What this means for marketers:

For marketers, messaging and content formats needs to be reassessed when considering repositioning for different demographics and even opens a raft of topics such as financial wellness, savings, spending, insurance premiums which contain vast differences across each of the demographic bands. For each demographic band, brands need to be conscious of the image they portray when appealing to new generations, and the effect it will have on other/existing generations. Applying an ABM approach to demographic marketing would be a great approach in maintaining a single-minded brand, but delivering tailored content appealing to the vastly different needs of each demographic- ultimately simplifying their brand experience.  

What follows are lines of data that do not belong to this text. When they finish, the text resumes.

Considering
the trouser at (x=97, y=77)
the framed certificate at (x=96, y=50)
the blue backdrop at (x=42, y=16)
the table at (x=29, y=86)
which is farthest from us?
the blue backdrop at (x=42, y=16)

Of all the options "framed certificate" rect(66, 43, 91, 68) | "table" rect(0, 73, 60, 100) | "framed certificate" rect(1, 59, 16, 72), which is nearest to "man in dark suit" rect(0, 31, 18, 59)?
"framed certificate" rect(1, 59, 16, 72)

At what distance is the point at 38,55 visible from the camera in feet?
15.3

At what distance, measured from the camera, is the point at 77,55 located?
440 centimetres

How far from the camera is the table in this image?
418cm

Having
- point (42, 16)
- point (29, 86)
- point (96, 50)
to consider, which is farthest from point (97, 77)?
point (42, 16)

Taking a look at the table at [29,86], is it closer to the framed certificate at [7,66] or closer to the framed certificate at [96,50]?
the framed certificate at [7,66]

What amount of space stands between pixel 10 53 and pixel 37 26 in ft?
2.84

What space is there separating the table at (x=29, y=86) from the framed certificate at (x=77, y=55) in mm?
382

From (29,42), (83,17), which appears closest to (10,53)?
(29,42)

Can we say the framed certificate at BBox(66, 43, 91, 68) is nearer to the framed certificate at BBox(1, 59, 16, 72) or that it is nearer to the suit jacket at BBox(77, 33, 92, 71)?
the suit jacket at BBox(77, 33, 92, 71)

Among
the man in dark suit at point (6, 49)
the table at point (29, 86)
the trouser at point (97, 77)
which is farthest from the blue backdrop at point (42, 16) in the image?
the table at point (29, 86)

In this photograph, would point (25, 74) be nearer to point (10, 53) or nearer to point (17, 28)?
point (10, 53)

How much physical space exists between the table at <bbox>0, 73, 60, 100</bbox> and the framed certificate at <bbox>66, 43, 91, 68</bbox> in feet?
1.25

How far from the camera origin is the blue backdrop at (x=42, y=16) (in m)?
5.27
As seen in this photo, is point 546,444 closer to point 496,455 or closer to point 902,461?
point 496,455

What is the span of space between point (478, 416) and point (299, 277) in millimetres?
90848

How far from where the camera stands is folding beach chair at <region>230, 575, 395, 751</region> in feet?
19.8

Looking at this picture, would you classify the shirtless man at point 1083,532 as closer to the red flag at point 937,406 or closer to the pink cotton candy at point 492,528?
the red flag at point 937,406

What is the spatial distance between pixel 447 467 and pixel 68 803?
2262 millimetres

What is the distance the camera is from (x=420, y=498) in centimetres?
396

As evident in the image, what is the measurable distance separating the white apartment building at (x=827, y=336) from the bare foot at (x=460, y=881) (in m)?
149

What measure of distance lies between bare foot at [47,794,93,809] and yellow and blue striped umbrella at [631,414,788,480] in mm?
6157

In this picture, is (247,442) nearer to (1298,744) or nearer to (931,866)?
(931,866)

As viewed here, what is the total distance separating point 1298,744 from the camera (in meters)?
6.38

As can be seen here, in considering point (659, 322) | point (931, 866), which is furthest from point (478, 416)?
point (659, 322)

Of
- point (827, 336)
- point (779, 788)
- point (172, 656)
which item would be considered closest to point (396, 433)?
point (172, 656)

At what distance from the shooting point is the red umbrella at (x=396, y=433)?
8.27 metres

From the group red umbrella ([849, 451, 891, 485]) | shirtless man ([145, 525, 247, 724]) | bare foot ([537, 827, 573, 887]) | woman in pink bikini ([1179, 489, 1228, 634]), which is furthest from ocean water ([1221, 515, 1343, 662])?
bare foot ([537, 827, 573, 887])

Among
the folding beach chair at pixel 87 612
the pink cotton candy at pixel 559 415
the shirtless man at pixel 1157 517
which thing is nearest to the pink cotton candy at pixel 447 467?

5. Strategies: Preventative vs reactive approaches

By 2030 the amount of people aged 60 and over will have grown by 50% from 900 million in 2015 to 1.4 billion. Furthermore, diseases which are linked to lifestyle and behaviour i.e. Diabetes, heart disease and lung cancer will account for 71% of annual deaths globally and will represent an increasing amount of mortality risk. With the impact of Covid-19, mortality protection is at an all-time high however concern over mortality risk has decreased in markets and even amidst the pandemic, is expected to decline further13.

In the coming years, insurers will play an increasing role in in the health of their customers as life expectancy is set to increase and as health trends change continue to change over the coming years. We expect the factors mentioned above to motivate insurers to engage customers in shared-value communications and start to play a greater role in protective/ preventative advice and support14.

Customers are increasingly willing to share their data with insurance providers as long as there is a mutual benefit and are even willing to share information about their lifestyle, location and living habits for benefits such as i.e. personalised advice, premium discounts, quotes and accelerated processing claims. Brands such as Vitality are already ahead of the curve, offering Apple Watches as part of their insurance policy. Japanese brands are also migrating to a ‘pay as you live’ premium model with dynamic pricing. Customers who show regular healthy lifestyle behaviours will pay a reduced premium on their insurance, incentivising customers to take a more preventative approach to their health.

What this means for marketers:

Armed with further information behind customers, marketers can provide well-timed content which provides a focus on improving overall health and wellbeing in order to benefit financial wellbeing. Insurance, across a number of different verticals, is taking a more preventative approach as consumers look for content which helps to provide insight into actions, they can take in the immediate future to create long-term gain. Financial services marketers have a great opportunity to balance the benefit between overall health and wellness with financial wellness and deliver content which covers transparency and innovation on how emerging consumer needs can and will be met.

Marketers have a great opportunity to look at even broader out of category partnerships i.e. health and wellness fashion brands, hospitality and fitness and how they can help drive a new, highly differentiated conversation around emerging consumer trends.